# [TASK TO CARRY OUT]
Swap "plush toy" for "stuffed toy" throughout the material below, and write the lines out again with nothing else altered.

# [DATASET RECORDS]
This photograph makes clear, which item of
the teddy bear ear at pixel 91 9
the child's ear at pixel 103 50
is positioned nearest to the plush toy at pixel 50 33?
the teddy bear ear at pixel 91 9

# [THE OUTPUT]
This photograph makes clear, which item of
the teddy bear ear at pixel 91 9
the child's ear at pixel 103 50
is positioned nearest to the stuffed toy at pixel 50 33?
the teddy bear ear at pixel 91 9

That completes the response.